Freitag, 11. August 2006 14:10
ExBochumer †: Nun denn, nur zu …
Bochum hat ja auch schon eine „Museumsstrassenbahn“, in der für 70 EUR die Trauung vollzogen werden kann.

Allerdings darf diese Tram aus rechtlichen Gründen während der Zeremonie nur vor dem Betriebsgebäude der BoGeStra stehen bleiben.

Das „Standesamt“ ist somit nicht nur auf einen Standort beschränkt.
Freitag, 11. August 2006 10:52
Isidor: Hier geht es um die Kirchenrettung – die mit Augenwischerei durchgeführt werden soll
Wenn Frau OB Dr. Ottilie Scholz wirklich an einer Rettung des bedeutenden Bauwerks interessiert wäre – so stände die Kirche in der Denkmalliste der Stadt Bochum. So aber ist sie nach wie vor – einfach dem Abriss preisgegeben. Frau Dr. Scholz ist übrigens sehr gut befreundet mit dem Abriss- Propst Hermann Josef Bittern, der jetzt in den Ruhestand geht, aber einen tollen neuen Nachfolger bekommt.
Da scheint es offensichtlich Zusammenhänge zu geben.
Raumverträgliche Umnutzungsvorschläge liegen zahlreich vor – werden von der „Kirche und vom Bistum“ negiert.
Abriss ist also primärer Faktor, der wegen dem Filetgrundstück verfolgt wird.
DIE KIRCHE ZERSTÖRT SICH SELBST – betet alos Confratres!
Donnerstag, 10. August 2006 20:53
Bernardin †: Kirche und Ehe
Ich dachte immer, die EHE sei wichtig! Jetzt soll also eine Kirche, die als Kirche am falschen Ort steht, weil die Menschen die City verlassen, nicht würdig sein, dass in ihr Menschen vor dem Standesbeamten das Ja-Wort sprechen? Komisch!
Ich finde die Idee der Frau Oberbürgermeisterin genial!
Oder soll die Kirche als Aldi-Markt oder als Teppich-Bazzar dienen?

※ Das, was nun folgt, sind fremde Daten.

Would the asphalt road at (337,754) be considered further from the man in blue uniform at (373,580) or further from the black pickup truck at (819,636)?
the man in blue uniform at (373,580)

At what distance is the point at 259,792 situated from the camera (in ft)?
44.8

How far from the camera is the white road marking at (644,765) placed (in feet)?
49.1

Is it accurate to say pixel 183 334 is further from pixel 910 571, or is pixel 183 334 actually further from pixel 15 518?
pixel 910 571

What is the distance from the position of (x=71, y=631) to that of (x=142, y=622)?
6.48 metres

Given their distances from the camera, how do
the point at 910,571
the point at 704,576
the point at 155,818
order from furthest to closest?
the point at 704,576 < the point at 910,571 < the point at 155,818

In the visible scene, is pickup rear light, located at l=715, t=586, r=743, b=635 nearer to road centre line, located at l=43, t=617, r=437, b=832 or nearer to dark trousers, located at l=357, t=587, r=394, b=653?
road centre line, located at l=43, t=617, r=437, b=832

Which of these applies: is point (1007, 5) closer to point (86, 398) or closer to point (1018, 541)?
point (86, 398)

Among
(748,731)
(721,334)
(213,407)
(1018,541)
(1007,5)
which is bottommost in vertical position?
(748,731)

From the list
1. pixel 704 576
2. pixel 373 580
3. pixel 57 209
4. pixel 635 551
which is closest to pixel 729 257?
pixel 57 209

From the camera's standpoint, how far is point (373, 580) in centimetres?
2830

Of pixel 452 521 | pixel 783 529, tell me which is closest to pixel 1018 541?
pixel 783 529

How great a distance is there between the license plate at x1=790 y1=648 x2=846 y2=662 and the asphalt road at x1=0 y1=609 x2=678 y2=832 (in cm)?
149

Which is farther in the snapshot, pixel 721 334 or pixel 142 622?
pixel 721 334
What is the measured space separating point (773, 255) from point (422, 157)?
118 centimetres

Donnerstag, 10. August 2006 20:36
Philomena, da tun sich ja ganz neue Perspektiven auf!
Donnerstag, 10. August 2006 19:06
Damit gibts auch für homosexuelle Paare bald die Möglichkeit, in einer Kirche zu heiraten …

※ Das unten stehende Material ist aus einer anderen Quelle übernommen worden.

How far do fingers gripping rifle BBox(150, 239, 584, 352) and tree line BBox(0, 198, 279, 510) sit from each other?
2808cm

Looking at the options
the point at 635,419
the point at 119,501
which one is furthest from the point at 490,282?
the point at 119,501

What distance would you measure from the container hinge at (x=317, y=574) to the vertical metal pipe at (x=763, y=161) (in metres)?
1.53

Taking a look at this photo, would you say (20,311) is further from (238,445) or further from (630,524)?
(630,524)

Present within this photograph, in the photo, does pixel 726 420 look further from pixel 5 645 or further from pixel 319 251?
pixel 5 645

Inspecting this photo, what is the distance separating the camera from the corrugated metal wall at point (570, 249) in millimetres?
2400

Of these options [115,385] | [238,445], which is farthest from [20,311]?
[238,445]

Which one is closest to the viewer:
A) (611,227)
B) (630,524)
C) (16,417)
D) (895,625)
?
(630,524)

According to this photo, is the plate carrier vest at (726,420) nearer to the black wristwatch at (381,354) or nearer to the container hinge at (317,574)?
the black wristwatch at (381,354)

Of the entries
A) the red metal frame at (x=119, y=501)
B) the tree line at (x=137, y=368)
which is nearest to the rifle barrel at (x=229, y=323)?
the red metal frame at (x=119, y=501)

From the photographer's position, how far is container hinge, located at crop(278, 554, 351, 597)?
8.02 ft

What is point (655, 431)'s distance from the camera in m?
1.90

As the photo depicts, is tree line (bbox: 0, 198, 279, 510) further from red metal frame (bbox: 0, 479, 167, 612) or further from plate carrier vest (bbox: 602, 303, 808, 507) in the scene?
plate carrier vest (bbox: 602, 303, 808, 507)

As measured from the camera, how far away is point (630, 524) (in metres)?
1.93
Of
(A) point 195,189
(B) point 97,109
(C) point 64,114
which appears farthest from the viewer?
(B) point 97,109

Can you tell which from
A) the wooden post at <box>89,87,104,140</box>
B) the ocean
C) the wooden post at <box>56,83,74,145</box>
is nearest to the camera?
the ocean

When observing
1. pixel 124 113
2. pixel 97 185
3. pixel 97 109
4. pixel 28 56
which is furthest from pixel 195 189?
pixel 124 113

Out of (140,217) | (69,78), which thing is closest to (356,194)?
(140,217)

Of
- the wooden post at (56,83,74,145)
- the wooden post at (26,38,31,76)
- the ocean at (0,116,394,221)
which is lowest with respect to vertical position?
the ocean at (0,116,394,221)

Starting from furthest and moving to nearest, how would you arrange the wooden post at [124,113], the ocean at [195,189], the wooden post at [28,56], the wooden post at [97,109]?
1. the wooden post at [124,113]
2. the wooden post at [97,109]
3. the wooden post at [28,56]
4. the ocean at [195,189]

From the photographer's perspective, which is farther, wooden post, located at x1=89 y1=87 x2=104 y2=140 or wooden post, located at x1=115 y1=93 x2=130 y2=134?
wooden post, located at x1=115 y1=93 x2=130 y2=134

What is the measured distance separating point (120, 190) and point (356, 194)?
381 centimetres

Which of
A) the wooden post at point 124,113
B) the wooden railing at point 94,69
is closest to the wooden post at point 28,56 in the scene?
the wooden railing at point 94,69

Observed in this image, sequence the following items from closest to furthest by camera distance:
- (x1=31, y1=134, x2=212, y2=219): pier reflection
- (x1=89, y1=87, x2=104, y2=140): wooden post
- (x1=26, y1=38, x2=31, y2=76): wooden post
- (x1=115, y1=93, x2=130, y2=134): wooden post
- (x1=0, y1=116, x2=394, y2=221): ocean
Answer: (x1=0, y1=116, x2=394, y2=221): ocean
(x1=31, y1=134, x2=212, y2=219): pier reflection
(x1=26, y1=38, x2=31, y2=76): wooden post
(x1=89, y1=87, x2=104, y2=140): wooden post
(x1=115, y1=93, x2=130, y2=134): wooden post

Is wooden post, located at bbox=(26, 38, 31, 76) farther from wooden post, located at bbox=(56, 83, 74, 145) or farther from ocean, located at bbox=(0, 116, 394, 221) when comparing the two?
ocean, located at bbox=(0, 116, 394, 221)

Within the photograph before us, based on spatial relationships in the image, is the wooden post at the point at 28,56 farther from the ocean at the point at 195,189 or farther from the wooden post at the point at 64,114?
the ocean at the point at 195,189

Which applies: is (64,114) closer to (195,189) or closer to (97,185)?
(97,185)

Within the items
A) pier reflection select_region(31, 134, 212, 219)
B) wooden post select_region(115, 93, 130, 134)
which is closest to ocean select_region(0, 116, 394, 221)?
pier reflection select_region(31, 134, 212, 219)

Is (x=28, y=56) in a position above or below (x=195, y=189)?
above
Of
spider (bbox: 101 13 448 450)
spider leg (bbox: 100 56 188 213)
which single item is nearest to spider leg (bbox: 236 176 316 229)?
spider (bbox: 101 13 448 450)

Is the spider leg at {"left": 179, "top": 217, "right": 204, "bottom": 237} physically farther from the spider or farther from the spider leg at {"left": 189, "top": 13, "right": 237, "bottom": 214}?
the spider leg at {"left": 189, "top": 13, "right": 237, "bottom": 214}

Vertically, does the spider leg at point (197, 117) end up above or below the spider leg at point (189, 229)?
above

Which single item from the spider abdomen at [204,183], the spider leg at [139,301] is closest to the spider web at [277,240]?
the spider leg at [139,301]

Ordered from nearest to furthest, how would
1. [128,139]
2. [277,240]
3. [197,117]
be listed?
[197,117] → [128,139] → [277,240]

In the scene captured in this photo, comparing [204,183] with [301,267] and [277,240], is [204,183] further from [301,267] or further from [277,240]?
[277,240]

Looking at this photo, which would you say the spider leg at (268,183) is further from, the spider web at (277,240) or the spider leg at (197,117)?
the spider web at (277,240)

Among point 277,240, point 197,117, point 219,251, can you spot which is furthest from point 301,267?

Donnerstag, 10. August 2006 17:35
Sarah: Warum kein Standesamt
in der Kirche, die ja nur noch dem Gebäude nach eine Kirche ist? Das Allerheiligste befindet sich schliesslich nicht mehr in der Kirche und das hl. Messopfer wird dort auch nicht mehr gefeiert. Ein Standesamt sollte aber auf alle Fälle ein würdiger Ort sein, an dem Frauen und Männer ihre Verbindung vor dem Staat legalisieren. Daher halte ich eine solche Nutzung für sinnvoll. Auch die Entfernung sämtlicher christlicher Symbole halte ich nicht für richtig. Es gibt sicher Paare, denen eine kirchliche Eheschliessung nicht möglich ist, die sich aber bei ihrer Ziviltrauung gern unter den Schutz des Kreuzes stellen würden und denen es guttut, in einem wichtigen Augenblick ihres Lebens auf das Zeichen des Heils schauen zu dürfen. Nichtchristen finden bestimmt auch ein anderes Standesamt.
@ Aristoteles
Warum soll sich Jesus im Grab drehen? Jesus ist auferstanden, er liegt in keinem Grab. Das nur nebenbei.

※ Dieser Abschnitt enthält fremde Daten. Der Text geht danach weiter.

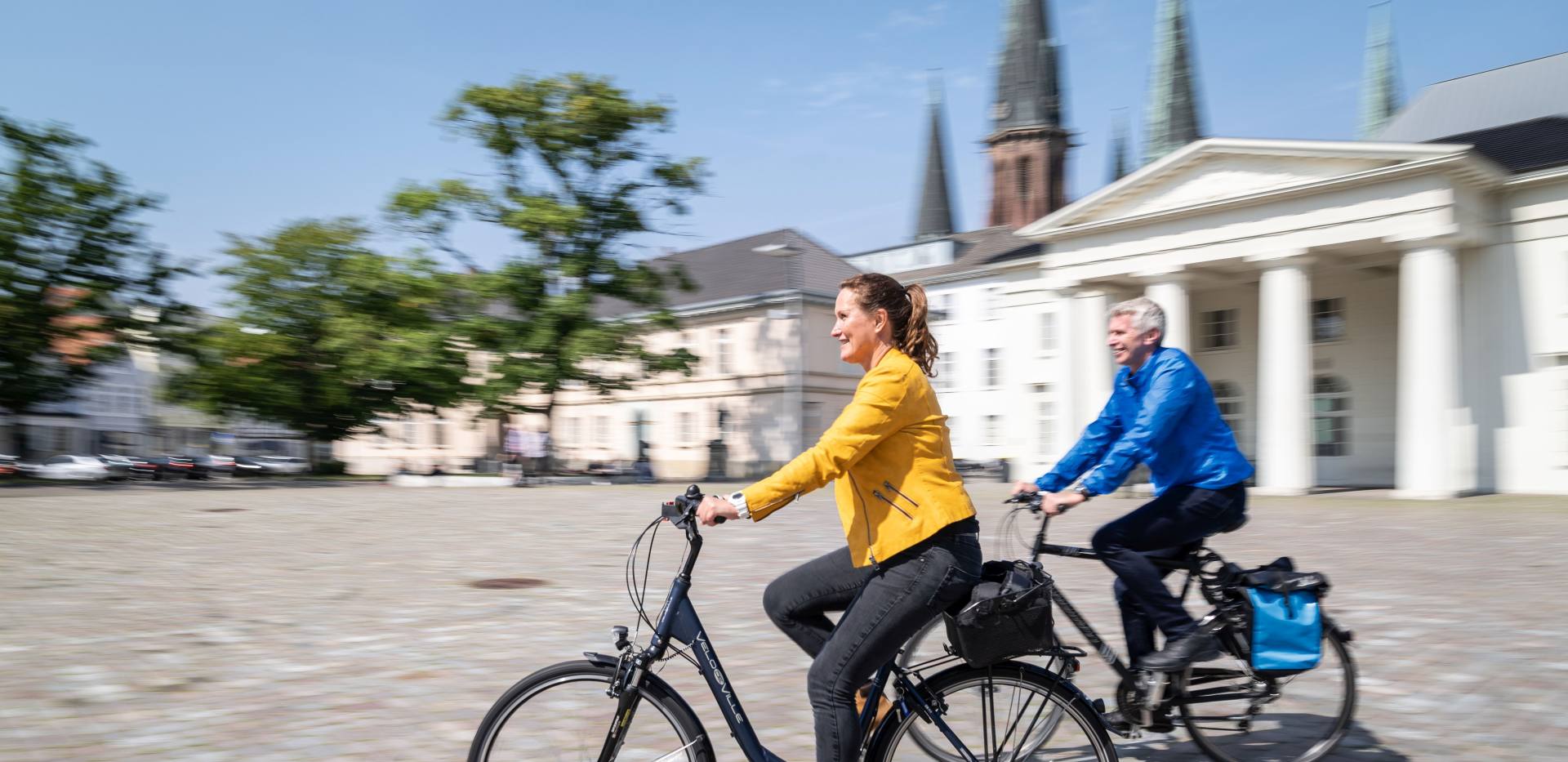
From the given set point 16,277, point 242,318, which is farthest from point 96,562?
point 242,318

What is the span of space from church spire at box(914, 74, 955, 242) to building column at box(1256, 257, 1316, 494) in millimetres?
50922

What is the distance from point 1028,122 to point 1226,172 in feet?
143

Donnerstag, 10. August 2006 16:58
duc in altum: Dann müssen aber
alle christlichen Symbole aus der Kirche entfernt werden, damit auch Angehörige nichtchristlicher Konfessionen dort heiraten können. Das versteht sich ja von selbst.

Dann lieber Abriss.
Donnerstag, 10. August 2006 16:22
Bernardin †: Nein Aristoteles
nein, das macht Jesus nicht, denn das Grab ist leer, der Held erwacht!!!! Capisce?
Donnerstag, 10. August 2006 16:17
Aristoteles: Standesamt in der Kirche
diese haiden.
in der hl. kirche Standesamtlich heiraten.
wenn jesus dass hört, dreht er sich glatt im grabe um.